Extract to read:
10 Most Popular Plant Based Protein Foods
Over the last few years, the number of people who do not take animal-based products has tremendously increased for various reasons whether personal, religion, or health. The increase is also influenced by the fact that people are now more aware that they can get enough proteins for their body needs from plant-based protein sources.
Studies have also shown that consuming plant-based proteins has its benefits. Plant proteins are easy on your gut and require less energy to digest allowing your body to use the saved energy on muscle repair and disease prevention.
Plant-based protein also helps to maintain weight loss. Vegetables and cereals contain high quantities of fiber, water, and protein, which make one feel fuller without consuming excess calories. Plant-based proteins also have a better metabolism, greater longevity and lower risk of obesity.
The proteins are also affordable and do not contain harmful hormones and chemicals such as nitrates and nitrites that are common in animal products. Furthermore, since they are alkaline-forming, they can help lower stress, counter inflammation, and maintain bone health. They can also help prevent kidney diseases and manage diabetes. They are also highly flexible and convenient to prepare.
If you enjoy protein drinks during or after a workout sessionj, or maybe to ensure you have access to protein when you are time limited during a busy working day, using a vacuum insulated bottle such as this 12 oz stainless steel tumbler can make a great choice to keep your protein drink fresh throughout the day.
Plant-based protein sources that will provide you with adequate proteins
Lentils: A single serving of lentils offers about 20 grams of protein. They contain essential and non-essential amino acids as well as the globulin amino acid. Their high fiber quantity, as well as potassium and prebiotics, make lentils good for general wellness.
Hemp seeds: In addition to providing you with muscle-building proteins, Hemp seeds also contain heart-healthy fats primarily omega-3 fatty acids. Hemp-seeds are also a good source of arginine amino acids which plays a key role in ensuring a strong cardiovascular system. A 3 tablespoons hemp service will provide you with about 10 grams of protein.

Data provided:
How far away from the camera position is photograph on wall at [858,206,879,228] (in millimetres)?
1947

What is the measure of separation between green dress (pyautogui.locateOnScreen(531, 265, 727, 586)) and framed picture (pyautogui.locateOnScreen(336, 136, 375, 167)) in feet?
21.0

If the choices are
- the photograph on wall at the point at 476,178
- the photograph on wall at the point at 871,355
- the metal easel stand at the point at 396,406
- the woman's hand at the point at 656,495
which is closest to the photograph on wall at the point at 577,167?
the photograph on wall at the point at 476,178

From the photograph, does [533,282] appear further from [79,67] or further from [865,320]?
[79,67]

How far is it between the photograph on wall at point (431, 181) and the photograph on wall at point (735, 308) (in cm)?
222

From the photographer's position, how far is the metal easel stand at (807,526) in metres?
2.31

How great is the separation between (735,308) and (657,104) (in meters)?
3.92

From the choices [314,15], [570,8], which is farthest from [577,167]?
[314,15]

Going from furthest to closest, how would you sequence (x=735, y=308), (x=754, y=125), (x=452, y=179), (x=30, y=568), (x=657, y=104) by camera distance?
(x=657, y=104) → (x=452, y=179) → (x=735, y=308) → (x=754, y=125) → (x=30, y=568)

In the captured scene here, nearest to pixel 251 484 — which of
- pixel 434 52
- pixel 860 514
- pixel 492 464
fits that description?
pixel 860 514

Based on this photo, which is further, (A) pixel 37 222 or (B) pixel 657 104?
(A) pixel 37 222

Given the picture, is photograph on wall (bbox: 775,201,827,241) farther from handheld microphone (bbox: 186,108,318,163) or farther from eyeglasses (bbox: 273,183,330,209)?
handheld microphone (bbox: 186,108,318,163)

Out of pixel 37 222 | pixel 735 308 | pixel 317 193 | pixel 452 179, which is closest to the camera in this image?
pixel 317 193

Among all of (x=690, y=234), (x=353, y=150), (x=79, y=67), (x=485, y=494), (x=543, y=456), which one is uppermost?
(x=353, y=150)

--

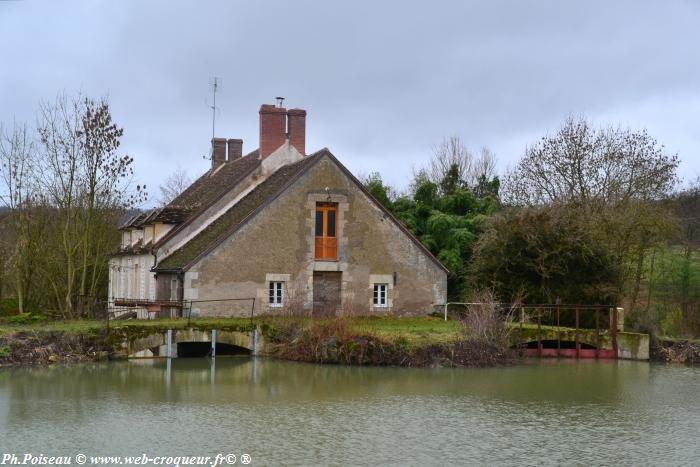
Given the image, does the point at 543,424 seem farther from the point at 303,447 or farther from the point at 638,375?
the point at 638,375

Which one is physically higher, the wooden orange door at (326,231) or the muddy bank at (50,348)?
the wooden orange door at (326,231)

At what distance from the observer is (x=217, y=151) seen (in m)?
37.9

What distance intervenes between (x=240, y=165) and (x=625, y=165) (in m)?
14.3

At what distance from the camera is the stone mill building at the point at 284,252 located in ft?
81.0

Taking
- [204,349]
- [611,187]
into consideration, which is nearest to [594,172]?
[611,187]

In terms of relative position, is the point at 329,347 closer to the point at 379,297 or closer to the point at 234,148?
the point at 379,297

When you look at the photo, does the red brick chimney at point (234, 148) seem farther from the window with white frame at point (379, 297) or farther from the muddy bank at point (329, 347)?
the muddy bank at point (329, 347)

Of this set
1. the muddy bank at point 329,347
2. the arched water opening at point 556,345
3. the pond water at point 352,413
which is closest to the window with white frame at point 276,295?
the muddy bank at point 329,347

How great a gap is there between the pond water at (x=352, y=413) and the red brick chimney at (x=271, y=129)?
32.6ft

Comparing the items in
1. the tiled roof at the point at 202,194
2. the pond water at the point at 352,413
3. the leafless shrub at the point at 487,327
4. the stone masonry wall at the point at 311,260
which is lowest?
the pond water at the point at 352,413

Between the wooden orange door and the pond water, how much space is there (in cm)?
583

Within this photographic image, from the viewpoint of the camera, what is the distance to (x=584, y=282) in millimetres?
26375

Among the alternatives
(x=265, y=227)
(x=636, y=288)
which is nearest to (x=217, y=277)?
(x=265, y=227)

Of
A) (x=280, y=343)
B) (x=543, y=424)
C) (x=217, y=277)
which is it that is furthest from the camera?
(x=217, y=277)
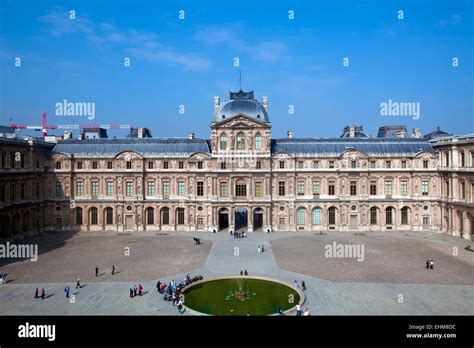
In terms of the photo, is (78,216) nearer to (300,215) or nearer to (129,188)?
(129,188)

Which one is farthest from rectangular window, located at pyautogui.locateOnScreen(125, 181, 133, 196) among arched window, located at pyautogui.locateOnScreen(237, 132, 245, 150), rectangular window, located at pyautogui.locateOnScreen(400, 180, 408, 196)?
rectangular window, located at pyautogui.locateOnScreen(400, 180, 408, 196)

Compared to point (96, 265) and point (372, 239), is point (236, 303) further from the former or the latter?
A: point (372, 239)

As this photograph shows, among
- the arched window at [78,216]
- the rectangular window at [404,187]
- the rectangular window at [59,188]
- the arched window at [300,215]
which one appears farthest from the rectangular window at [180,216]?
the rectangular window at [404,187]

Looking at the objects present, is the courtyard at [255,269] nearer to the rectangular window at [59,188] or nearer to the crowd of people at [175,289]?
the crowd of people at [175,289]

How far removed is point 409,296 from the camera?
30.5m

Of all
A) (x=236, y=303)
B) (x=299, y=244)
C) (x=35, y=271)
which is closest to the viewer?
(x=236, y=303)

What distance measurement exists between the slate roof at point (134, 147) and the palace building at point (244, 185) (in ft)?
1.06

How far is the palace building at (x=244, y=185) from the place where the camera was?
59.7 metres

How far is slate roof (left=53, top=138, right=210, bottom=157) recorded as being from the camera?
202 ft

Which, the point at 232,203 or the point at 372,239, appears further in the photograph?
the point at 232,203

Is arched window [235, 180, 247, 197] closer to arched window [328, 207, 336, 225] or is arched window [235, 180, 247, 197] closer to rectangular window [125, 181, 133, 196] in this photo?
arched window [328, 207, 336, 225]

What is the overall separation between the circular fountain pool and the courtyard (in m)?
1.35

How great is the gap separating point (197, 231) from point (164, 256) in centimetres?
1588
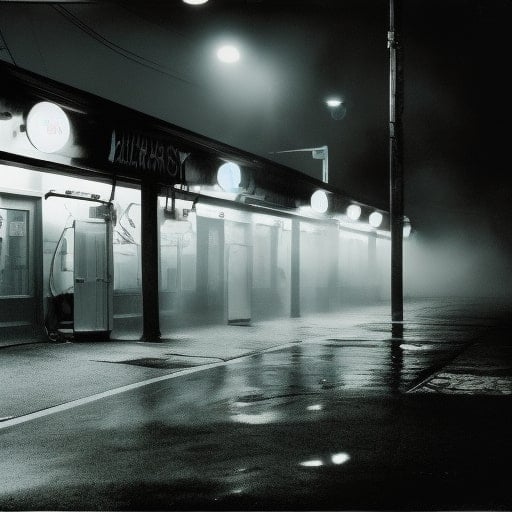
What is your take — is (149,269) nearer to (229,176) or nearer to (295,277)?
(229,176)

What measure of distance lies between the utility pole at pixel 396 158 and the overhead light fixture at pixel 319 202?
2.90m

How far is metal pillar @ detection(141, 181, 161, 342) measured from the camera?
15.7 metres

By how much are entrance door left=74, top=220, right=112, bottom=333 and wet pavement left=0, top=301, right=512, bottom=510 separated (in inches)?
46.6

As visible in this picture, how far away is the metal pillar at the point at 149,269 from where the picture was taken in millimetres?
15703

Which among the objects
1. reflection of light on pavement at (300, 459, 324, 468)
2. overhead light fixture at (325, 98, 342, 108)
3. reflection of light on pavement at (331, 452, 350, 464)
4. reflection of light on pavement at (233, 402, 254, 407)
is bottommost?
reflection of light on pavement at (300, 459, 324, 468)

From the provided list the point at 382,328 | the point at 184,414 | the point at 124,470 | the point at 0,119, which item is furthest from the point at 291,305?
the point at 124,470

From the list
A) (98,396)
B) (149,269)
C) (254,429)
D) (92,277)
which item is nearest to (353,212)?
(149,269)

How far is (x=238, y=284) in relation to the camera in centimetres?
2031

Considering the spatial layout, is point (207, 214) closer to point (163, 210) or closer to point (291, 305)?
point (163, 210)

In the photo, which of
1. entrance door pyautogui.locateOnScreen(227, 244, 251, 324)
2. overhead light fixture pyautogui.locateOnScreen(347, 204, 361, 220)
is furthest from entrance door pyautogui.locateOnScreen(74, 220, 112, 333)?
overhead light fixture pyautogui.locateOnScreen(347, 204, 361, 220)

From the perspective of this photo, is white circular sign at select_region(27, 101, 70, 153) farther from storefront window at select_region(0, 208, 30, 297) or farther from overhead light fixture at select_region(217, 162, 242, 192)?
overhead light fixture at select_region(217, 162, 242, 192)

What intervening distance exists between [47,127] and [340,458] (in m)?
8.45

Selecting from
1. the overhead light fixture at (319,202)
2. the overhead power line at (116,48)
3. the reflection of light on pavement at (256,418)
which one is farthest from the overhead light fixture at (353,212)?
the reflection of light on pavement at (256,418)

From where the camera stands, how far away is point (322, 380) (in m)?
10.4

The task: Using the text on plant-based protein foods, explain in one to three sentences why plant-based protein helps maintain weight loss.

Solution to this problem: Vegetables and cereals contain high quantities of fiber, water, and protein. These make one feel fuller without consuming excess calories.